# verwählt ... was dann?



## Tazdevil (21 Februar 2002)

In einem anderen Forum zu Dialern kam eine Frage auf, die ich auch gerne
hier zur Diskussion stellen würde.

Was passiert, wenn man sich mit einem normalen Telefon verwählt und an
einen solchen 300 €/Einwahl Dialer gerät.

Aufgrund der ständig wachsenden Anzahl an Dialern und somit verschiedenen 0190 Nummern ist ja die Wahrscheinlichkeit immer größer, dass man beim Verwählen auch mal einen Abzock-Dialer erwischt.

Statt einer Anmeldung zu einem Gewinnspiel also plötzlich 300 € auf der
Rechnung.

Weiss Jemand, wie in diesem Falle die rechtliche Lage ist?
Es kann ja eigentlich keinen Vertrag gegeben haben, da man am Telefon keine Zustimmung zu einem solchen geben kann.

Aber wer ist dann Beweispflichtig?
Der Betrag dürfte ja auf jeden Fall erstmal auf der Rechnung stehen.


----------



## Heiko (21 Februar 2002)

Ich denke, ohne das jetzt allerdings mit letzter Sicherheit behaupten zu können, daß auch ein Verwählen die entsprechenden Kosten verursacht.
Die Frage ist halt, ob das dann auch einen rechtskräftigen Vertrag begründet.

Ich habe die Frage mal an die FST weitergegeben und werde die Antwort hier veröffentlichen.


----------



## Anonymous (22 Februar 2002)

*Irrtümlich angewählte Dialer-0190-Rufnummer*

Egal, ob man sich verwählt oder nicht: Die Anwahl der betreffenden 0190-Rufnummer erfolgte durch den Anschlussinhaber ist ist daher von ihm zu bezahlen. :cry: 

Der hier zugrundeliegende, rechtkräftige Vertrag ist der zwischen Anschlussinhaber und Telefongesellschaft.
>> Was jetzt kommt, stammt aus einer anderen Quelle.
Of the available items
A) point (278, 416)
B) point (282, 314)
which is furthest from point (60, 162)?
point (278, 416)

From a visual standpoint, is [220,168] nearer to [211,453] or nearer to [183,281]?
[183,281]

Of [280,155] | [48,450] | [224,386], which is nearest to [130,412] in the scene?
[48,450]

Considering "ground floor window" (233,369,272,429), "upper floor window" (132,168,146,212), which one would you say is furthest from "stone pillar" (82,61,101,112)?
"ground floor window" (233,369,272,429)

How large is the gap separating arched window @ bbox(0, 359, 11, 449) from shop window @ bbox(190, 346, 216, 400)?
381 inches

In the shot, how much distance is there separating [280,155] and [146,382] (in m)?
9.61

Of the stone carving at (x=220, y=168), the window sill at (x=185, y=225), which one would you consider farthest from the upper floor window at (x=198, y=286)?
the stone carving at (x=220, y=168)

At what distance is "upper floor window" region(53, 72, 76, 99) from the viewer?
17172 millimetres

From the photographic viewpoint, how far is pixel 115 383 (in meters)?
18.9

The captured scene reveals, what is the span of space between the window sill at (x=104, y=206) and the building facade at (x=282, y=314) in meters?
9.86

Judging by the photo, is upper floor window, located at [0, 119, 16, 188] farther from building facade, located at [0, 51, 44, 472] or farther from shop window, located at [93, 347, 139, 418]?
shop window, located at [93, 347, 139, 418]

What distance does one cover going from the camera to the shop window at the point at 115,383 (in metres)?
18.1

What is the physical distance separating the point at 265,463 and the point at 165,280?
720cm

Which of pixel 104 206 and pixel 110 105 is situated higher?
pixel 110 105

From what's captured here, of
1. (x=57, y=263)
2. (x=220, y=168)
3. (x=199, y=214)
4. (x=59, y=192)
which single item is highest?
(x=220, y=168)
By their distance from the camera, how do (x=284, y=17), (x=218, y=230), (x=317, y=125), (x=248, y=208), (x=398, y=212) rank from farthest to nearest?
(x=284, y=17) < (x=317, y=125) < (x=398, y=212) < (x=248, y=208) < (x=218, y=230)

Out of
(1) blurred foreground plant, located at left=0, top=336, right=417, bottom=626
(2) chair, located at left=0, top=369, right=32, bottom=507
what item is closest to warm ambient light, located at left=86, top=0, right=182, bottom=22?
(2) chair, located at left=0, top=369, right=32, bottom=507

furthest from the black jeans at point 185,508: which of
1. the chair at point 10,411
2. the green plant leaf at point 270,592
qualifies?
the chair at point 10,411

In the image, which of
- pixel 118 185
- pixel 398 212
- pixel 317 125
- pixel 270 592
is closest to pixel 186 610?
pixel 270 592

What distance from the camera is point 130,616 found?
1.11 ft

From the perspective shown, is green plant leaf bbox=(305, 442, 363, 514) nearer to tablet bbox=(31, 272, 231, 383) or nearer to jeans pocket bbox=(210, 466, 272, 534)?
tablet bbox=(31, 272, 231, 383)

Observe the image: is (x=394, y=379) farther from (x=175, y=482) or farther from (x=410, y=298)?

Letztere hat ihm den Anschluss zu eigenverantwortlichen Nutzung überlassen. Somit ist der Anschlussinhaber für ALLE selbst oder durch befugte Dritte aufgebauten Verbindungen verantwortlich.

Schließlich muss man seine Telefonrechnug ja auch dann bezahlen, wenn man mal aus Versehen die falsche Telefonnummer oder statt eines Telefonanschlusses an einen Faxanschluss geraten ist.


----------



## Heiko (26 Februar 2002)

Nach Auskunft eines kompetenten Telekom-Mitarbeiters werden 0190-0-Nummern bei allen seriösen Netzbetreibern erst nach 20 - 30 Sekunden tarifiert. Wenn sich einer wirklich verwählt hat, dann hat er bis dahin Zeit, wieder aufzulegen.
Ein Bekannter verifiziert das noch bei der Rechnungsstelle.


----------



## Anonymous (26 Februar 2002)

Das kann ich bestätigen ..

Jeder seriöse Anbiter taktet erst nach 15 bis 30 Sekunden je nachdem.


----------



## ToGü (27 Februar 2002)

Das mag ja sein, aber wenn wir es nur mit seriösen Anbietern zu tun hätten, bräuchten wir doch dieses Forum nicht, oder? Es sind ja gerade die unseriösen Anbieter, die den gesamten Bereich 0190 bzw. Dialer in Verruf bringen.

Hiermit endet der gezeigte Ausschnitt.